Start of TEXT PROVIDED

The Marlins have consistently been trying to extend Jose Fernandez. But if that does not happen, Fernandez's representatives believe he will receive a notably large deal in the coming years.
Fernandez's representation thinks he could earn up to $30 million annually once he becomes a free agent after the 2018 season, according to Barry Jackson of The Miami Herald.
Miami first attempted to sign Fernandez to a long-term deal while he was recovering from Tommy John surgery, but he was quick to reject the offer. Fernandez is a Scott Boras client, and Boras is known to encourage his players to test the free agent market and sign extensive contracts.
Although it did not appear as if the Marlins had a great relationship with Boras after the way the club handled the Marcell Ozuna situation last season, the relationship might be improving. Miami signed free agent lefty Wei-Yin Chen, another Boras client, to a five-year deal this winter. Boras now represents three of the Marlins' top starting pitchers.
Fernandez, who suffered a shoulder injury after returning last season, is expected to be healthy heading into 2016. After declining what is thought to be multiple extension offers, Fernandez settled on a $2.8 million salary for this season through arbitration.
After Chen's introductory press conference, Boras said he felt Fernandez's 2016 salary is ideal for both the young starter and the Marlins since Fernandez only tossed 64.2 innings for the Marlins last season. When asked about the possibility of an extension, Boras said "you're asking everyone a lot and there was a lot of speculation."
While the Marlins do not appear any closer to extending Fernandez, the organization did not trade him despite a notable amount of interest from clubs seeking pitching depth this winter. If the organization struggles throughout 2016, there is a good chance he is traded next off-season. If the Marlins are thriving with Fernandez anchoring their rotation, he might not be moved until after 2017 or before the 2018 All-Star break.
Jackson points out the Marlins "are resigned to losing him eventually," and losing Fernandez might prove to be inevitable. Rarely do the Marlins pursue big name free agent starting pitchers and that is exactly what Fernandez would be.
Miami is also not known to overpay for starters, and it is highly unlikely the organization will pay Fernandez $30 million, or anything close to it, annually.
The Marlins love having Fernandez start every fifth day. But in a few seasons, he might not be on their staff.

End of TEXT PROVIDED

→ **TASKS TO CARRY OUT**:
(1) Duplicate the part of the Fernandez article that begins at the words "While the Marlins" and stops after "to it, annually.".
(2) Name every person mentioned by name in the Fernandez article.
(3) Does each statement agree with the Fernandez article? Answer yes or no, and quote the words that decide it. (a) Fernandez's 2016 salary was set through arbitration. (b) The Marlins traded Fernandez this winter. (c) Wei-Yin Chen signed a three-year deal with Miami.
None of the extracted data entries in the listing are needed.

Start of SUPPLIED ENTRIES

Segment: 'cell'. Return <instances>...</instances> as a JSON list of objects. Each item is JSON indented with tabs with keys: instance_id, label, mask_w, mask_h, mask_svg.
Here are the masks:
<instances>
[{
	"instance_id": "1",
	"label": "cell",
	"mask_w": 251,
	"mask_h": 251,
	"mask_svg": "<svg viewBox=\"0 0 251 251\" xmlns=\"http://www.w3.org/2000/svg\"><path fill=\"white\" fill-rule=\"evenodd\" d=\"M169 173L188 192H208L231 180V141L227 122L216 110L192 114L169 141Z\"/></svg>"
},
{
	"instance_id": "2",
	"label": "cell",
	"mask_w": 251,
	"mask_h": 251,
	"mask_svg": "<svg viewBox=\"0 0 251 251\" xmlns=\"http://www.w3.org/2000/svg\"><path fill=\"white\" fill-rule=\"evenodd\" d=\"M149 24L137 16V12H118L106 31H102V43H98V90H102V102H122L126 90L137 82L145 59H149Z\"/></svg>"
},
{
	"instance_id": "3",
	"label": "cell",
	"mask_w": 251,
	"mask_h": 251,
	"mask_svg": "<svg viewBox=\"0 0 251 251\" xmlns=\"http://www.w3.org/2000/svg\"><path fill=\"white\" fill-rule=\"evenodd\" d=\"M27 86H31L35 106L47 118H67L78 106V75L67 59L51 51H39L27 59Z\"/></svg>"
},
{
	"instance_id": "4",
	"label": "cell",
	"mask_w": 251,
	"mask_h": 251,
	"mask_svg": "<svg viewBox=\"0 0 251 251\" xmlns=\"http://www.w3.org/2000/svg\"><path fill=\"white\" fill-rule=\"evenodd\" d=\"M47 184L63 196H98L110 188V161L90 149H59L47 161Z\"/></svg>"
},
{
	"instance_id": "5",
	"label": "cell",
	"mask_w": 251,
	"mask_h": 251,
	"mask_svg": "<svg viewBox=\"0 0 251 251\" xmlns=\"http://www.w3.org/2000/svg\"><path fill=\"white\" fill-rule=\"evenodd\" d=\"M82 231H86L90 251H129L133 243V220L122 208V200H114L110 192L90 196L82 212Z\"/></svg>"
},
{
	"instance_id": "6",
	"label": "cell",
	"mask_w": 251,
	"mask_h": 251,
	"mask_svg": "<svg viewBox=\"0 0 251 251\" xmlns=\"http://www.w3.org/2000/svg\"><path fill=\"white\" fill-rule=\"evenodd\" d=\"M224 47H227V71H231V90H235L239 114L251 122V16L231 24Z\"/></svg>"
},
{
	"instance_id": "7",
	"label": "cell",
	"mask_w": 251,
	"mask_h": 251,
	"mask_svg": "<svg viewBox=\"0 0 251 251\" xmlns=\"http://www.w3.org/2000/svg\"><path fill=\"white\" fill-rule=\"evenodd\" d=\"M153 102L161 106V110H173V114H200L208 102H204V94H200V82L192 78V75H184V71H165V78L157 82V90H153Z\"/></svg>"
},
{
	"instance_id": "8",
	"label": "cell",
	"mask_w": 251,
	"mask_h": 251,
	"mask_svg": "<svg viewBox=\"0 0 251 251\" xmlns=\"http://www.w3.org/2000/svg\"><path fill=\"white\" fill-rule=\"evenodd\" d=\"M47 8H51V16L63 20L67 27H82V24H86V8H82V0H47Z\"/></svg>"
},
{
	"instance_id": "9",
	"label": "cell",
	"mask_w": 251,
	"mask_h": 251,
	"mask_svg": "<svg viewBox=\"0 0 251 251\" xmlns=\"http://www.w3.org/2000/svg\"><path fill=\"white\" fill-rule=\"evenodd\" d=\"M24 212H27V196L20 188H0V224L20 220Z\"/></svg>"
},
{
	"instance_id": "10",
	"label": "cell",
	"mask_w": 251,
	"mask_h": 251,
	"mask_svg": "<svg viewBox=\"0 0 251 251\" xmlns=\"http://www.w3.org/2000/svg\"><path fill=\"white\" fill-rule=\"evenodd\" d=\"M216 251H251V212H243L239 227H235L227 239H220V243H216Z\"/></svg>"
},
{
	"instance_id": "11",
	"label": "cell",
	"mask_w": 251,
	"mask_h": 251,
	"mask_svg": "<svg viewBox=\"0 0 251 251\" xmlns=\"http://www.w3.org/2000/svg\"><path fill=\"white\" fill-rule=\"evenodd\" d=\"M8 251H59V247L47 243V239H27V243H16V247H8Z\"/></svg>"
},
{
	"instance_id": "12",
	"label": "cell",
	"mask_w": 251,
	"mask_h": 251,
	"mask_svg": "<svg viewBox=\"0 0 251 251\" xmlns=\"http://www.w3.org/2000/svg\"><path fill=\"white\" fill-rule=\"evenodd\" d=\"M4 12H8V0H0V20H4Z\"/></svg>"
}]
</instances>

End of SUPPLIED ENTRIES

→ **ANSWERS PROVIDED**:
(1)
While the Marlins do not appear any closer to extending Fernandez, the organization did not trade him despite a notable amount of interest from clubs seeking pitching depth this winter. If the organization struggles throughout 2016, there is a good chance he is traded next off-season. If the Marlins are thriving with Fernandez anchoring their rotation, he might not be moved until after 2017 or before the 2018 All-Star break.
Jackson points out the Marlins "are resigned to losing him eventually," and losing Fernandez might prove to be inevitable. Rarely do the Marlins pursue big name free agent starting pitchers and that is exactly what Fernandez would be.
Miami is also not known to overpay for starters, and it is highly unlikely the organization will pay Fernandez $30 million, or anything close to it, annually.

(2) Jose Fernandez, Barry Jackson, Scott Boras, Marcell Ozuna, Wei-Yin Chen

(3)
(a) Yes: "Fernandez settled on a $2.8 million salary for this season through arbitration."
(b) No: "the organization did not trade him despite a notable amount of interest from clubs seeking pitching depth this winter."
(c) No: "Miami signed free agent lefty Wei-Yin Chen, another Boras client, to a five-year deal this winter."